# Trecho de origem
A votação da PEC (Proposta de Emenda à Constituição), que propõe reduzir de 18 para 16 anos a maioridade penal, foi adiada para esta terça-feira (31) na Comissão de Constituição e Justiça da Câmara dos Deputados.
Depois de uma longa discussão e de várias tentativas de obstrução por 41
votos a sete, os deputados da CCJ aprovaram requerimento para o
encerramento da discussão.
Com o encerramento de discussão, a PEC poderia ser colocada
imediatamente em votação, mas o presidente da CCJ, deputado Arthur Lira
(PP-AL), preferiu abrir espaço para debater a proposta antes de
colocá-la em votação.
Inscreveram-se novamente, para debater a admissibilidade da redução da maioridade penal, 26 deputados que integram a CCJ.
"Nós não colocaremos a matéria em votação hoje, não dará tempo",
reconheceu o presidente da CCJ, Arthur Lira antes da aprovação do
requerimento de encerramento de discussão. Ele informou que a apreciação
será retomada hoje (31) diretamente com a votação da PEC.
A PEC principal sobre a redução da maioridade penal de 18 para 16 anos
está tramitando na Câmara há mais de 20 anos. A ela foram apensadas mais
38 propostas sobre o mesmo tema.

# O que fazer
Transcreva da notícia sobre a maioridade penal o trecho que vai de "Depois de uma" até "votação da PEC.", sem alterar nada. Os itens não têm relação com a notícia sobre a maioridade penal.

# Itens do conjunto
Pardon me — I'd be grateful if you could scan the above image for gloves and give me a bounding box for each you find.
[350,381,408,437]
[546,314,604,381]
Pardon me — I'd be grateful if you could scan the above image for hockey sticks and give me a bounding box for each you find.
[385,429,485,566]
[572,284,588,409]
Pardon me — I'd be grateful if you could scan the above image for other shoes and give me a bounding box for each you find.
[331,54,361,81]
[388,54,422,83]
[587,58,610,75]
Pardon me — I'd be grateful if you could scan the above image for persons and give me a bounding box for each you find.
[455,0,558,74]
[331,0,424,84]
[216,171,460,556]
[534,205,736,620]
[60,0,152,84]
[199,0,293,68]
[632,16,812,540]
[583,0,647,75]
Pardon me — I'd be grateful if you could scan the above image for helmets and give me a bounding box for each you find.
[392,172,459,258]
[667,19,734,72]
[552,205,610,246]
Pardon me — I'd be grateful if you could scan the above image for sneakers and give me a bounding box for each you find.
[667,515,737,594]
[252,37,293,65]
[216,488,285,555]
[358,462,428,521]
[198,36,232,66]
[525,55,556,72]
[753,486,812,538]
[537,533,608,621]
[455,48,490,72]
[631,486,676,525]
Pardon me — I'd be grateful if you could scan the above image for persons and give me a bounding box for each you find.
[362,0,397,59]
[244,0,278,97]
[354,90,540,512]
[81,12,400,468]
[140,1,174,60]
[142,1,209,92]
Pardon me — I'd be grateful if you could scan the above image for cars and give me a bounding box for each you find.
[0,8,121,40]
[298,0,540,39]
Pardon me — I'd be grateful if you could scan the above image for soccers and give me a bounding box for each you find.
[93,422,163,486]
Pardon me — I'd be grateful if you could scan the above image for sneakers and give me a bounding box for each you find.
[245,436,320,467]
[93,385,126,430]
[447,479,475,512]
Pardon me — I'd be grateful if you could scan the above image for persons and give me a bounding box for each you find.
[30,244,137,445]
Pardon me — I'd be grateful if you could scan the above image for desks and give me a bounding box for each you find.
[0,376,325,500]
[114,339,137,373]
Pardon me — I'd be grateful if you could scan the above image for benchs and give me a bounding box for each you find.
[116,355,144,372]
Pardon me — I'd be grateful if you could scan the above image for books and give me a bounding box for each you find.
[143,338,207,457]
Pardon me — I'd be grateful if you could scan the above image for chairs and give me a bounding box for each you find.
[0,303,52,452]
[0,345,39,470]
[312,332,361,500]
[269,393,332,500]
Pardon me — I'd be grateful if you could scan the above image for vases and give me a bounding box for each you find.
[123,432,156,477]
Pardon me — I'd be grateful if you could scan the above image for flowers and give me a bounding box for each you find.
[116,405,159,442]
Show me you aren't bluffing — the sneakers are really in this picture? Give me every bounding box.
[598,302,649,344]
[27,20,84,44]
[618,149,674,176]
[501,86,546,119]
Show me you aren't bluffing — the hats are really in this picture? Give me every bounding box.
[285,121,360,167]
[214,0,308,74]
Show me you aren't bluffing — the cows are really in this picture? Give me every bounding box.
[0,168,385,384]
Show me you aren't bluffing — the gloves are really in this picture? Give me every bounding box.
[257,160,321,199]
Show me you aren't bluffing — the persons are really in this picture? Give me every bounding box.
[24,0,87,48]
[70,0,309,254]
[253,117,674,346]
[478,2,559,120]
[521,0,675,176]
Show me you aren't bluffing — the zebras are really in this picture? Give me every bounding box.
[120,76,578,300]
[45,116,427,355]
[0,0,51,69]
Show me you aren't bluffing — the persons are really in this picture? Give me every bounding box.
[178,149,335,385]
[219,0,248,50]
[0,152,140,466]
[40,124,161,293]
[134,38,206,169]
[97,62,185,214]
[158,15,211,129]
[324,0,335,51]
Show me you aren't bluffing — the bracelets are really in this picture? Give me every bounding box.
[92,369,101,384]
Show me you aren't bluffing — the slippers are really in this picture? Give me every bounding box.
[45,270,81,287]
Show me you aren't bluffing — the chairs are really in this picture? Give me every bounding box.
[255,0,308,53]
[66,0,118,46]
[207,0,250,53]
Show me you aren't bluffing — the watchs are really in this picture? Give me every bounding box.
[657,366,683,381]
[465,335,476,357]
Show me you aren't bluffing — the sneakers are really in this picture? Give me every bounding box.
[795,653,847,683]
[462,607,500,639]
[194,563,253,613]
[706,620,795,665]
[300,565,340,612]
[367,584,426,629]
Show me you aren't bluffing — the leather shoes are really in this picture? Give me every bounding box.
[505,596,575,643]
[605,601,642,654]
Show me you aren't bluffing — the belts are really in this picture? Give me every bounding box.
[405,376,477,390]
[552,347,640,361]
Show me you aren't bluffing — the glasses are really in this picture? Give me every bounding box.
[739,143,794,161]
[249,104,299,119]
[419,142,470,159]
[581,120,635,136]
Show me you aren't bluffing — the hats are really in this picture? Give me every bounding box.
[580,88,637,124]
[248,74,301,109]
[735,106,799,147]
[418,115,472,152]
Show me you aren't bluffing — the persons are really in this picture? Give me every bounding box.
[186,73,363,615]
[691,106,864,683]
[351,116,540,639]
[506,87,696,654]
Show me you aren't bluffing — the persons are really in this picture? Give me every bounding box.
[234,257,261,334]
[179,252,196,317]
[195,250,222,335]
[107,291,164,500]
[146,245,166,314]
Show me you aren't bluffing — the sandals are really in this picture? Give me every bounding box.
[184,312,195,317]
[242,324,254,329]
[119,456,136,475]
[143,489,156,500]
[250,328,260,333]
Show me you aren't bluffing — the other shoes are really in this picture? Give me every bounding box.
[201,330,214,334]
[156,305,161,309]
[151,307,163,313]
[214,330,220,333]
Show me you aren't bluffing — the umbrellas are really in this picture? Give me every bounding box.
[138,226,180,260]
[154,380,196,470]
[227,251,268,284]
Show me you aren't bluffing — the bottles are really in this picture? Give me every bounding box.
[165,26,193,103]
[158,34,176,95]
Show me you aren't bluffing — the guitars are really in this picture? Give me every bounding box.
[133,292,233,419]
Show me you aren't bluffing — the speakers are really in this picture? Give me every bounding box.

# Resultado da tarefa
Depois de uma longa discussão e de várias tentativas de obstrução por 41
votos a sete, os deputados da CCJ aprovaram requerimento para o
encerramento da discussão.
Com o encerramento de discussão, a PEC poderia ser colocada
imediatamente em votação, mas o presidente da CCJ, deputado Arthur Lira
(PP-AL), preferiu abrir espaço para debater a proposta antes de
colocá-la em votação.
Inscreveram-se novamente, para debater a admissibilidade da redução da maioridade penal, 26 deputados que integram a CCJ.
"Nós não colocaremos a matéria em votação hoje, não dará tempo",
reconheceu o presidente da CCJ, Arthur Lira antes da aprovação do
requerimento de encerramento de discussão. Ele informou que a apreciação
será retomada hoje (31) diretamente com a votação da PEC.